# Feature Engineering

## To do's
- Apply filters
    - Only Shipped order
- Resample products with missing dates
- Create time series basic features:
    - lag
    - moving average
    - min, max window values
    - frequency
    - holidays


## Future
- Group the sales to create new features:
    - total sales
    - product line sales
    - product sales
    - country sales
    - territory sales
    - deal size sales
- Create stacking ensemble model using:
    - ARIMA
    - Prophet
    - Random Forest

In [1]:
import pandas as pd

In [178]:
INDEX_COLUMNS = ['PRODUCTCODE', 'YEAR_MONTH']
PREDICT_LAG = 1

In [148]:
df = pd.read_csv('../data/raw/sales_data_sample.csv', encoding="ISO-8859-1")

### Filters

In [8]:
df_filtered = df[df['STATUS'] == 'Shipped'].copy()
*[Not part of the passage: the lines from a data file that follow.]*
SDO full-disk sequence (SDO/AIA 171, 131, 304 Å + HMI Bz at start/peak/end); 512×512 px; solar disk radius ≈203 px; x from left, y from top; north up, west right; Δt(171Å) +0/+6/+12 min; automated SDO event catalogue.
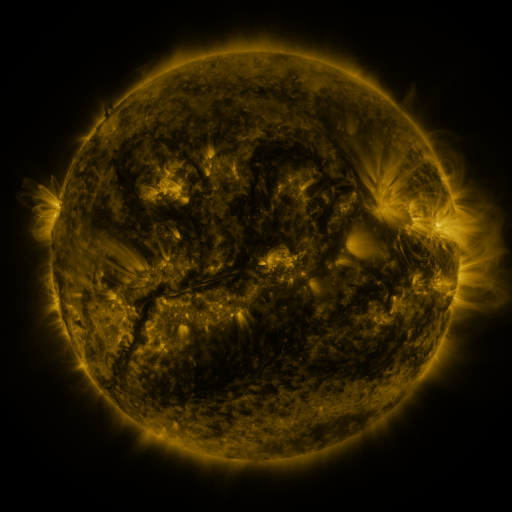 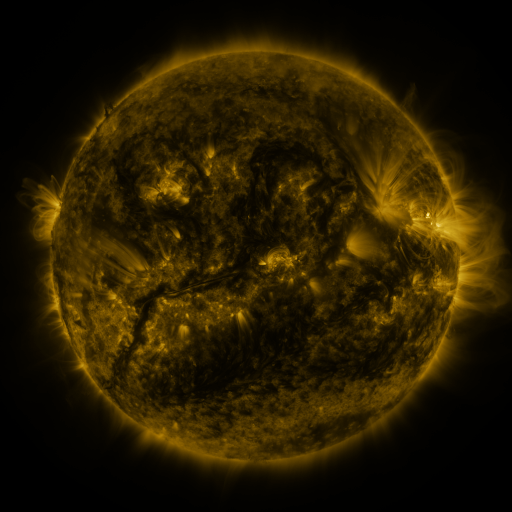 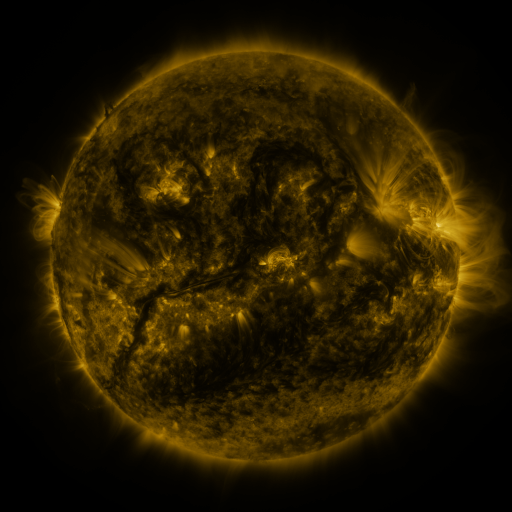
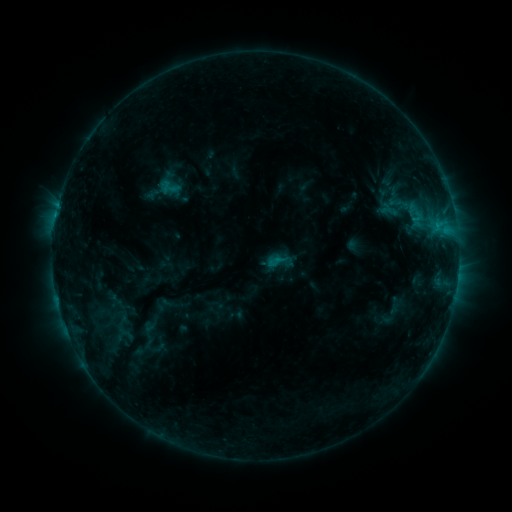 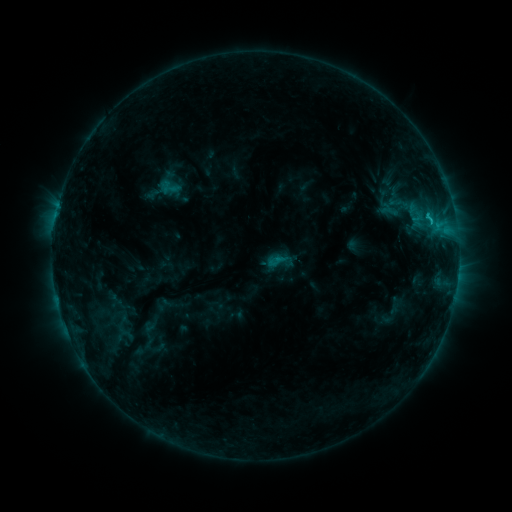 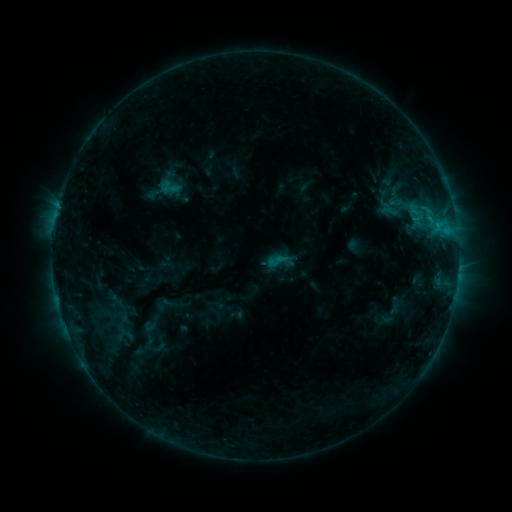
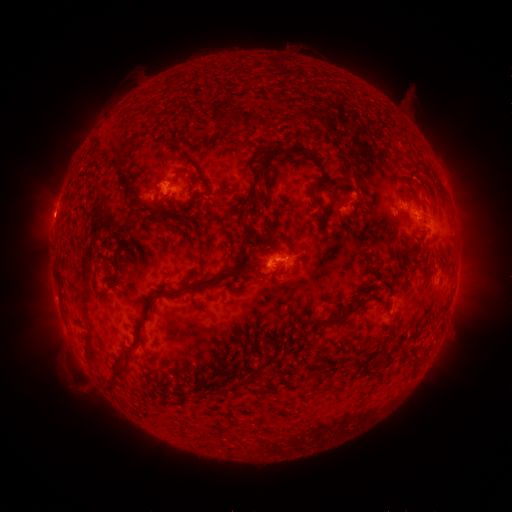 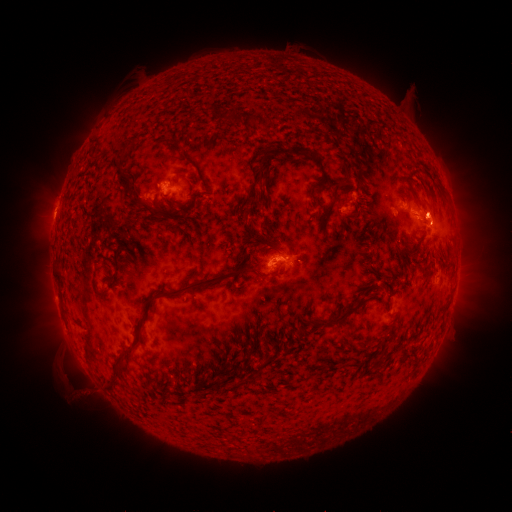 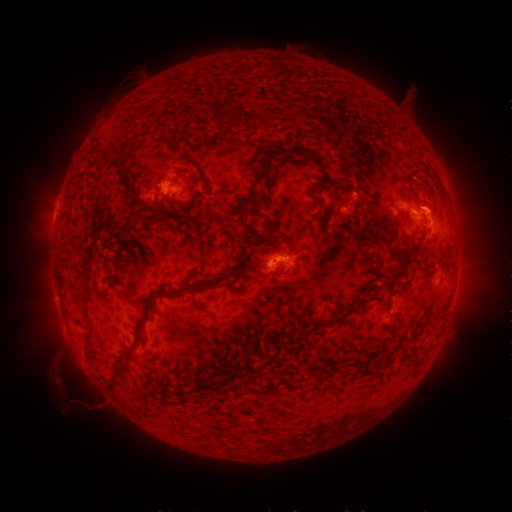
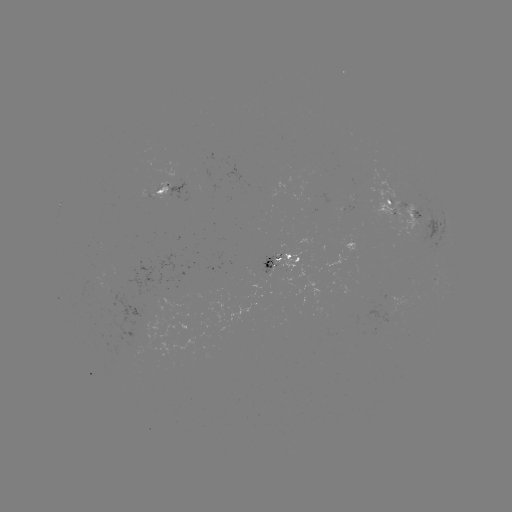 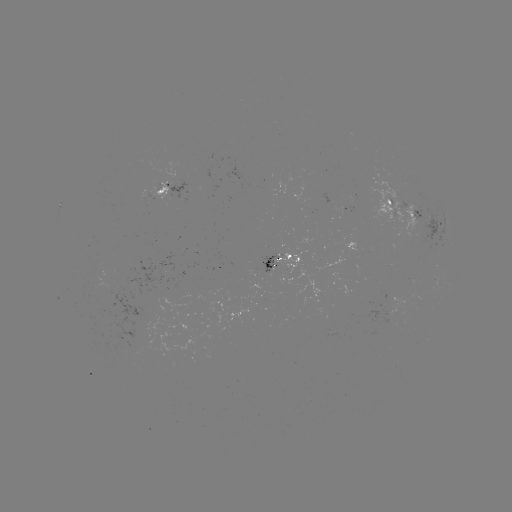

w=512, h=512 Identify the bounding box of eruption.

### Group Sales per product

In [169]:
df_filtered['YEAR_MONTH'] = (df_filtered['MONTH_ID'] 
                                + df_filtered['YEAR_ID'] * 100)
df_filtered['YEAR_MONTH'] = pd.to_datetime(df_filtered['YEAR_MONTH'],
                                              format='%Y%m')
df_filtered['YEAR_MONTH'].value_counts().sort_index()

df_groupped = df_filtered.groupby(
    INDEX_COLUMNS, as_index=False).agg(qt_sales=('QUANTITYORDERED', 'sum'),
                                       vl_sales=('SALES', 'sum'))

### Resample

In [170]:
all_dates = pd.date_range(start=df_groupped['YEAR_MONTH'].min(),
                          end=df_groupped['YEAR_MONTH'].max(), freq='MS'
).to_series(name='YEAR_MONTH')
all_product = pd.Series(df_groupped['PRODUCTCODE'].unique(), name='PRODUCTCODE')

df_resample = pd.merge(all_product, all_dates, how='cross')

df_groupped = df_resample.merge(df_groupped, on=INDEX_COLUMNS,
                                how='left').fillna(0)

### Basic time series features

### Lag

In [172]:
number_of_lags = 12

for lag in range(number_of_lags):
    df_groupped[f'qt_sales_lag_{lag+1}'] = df_groupped.groupby('PRODUCTCODE')[
        'qt_sales'].shift(lag+1)

### Moving Average

$MovingAverage = \frac{1}{k}\sum_{i=n-k+1}^n{p_i}$

Where $p$ represents the observations, $n$ is the number of values in the moving average, and $k$ denotes the initial position of the moving average.

In [179]:
df_groupped['qt_sales_mavg_3'] = df_groupped.groupby('PRODUCTCODE')[
    f'qt_sales_lag_{PREDICT_LAG}'].transform(lambda x: x.rolling(3, 1).mean())
df_groupped['qt_sales_mavg_6'] = df_groupped.groupby('PRODUCTCODE')[
    f'qt_sales_lag_{PREDICT_LAG}'].transform(lambda x: x.rolling(6, 1).mean())

In [183]:
df_groupped.fillna(0, inplace=True)

In [184]:
df_groupped.to_parquet('../data/temp/df_model.parquet')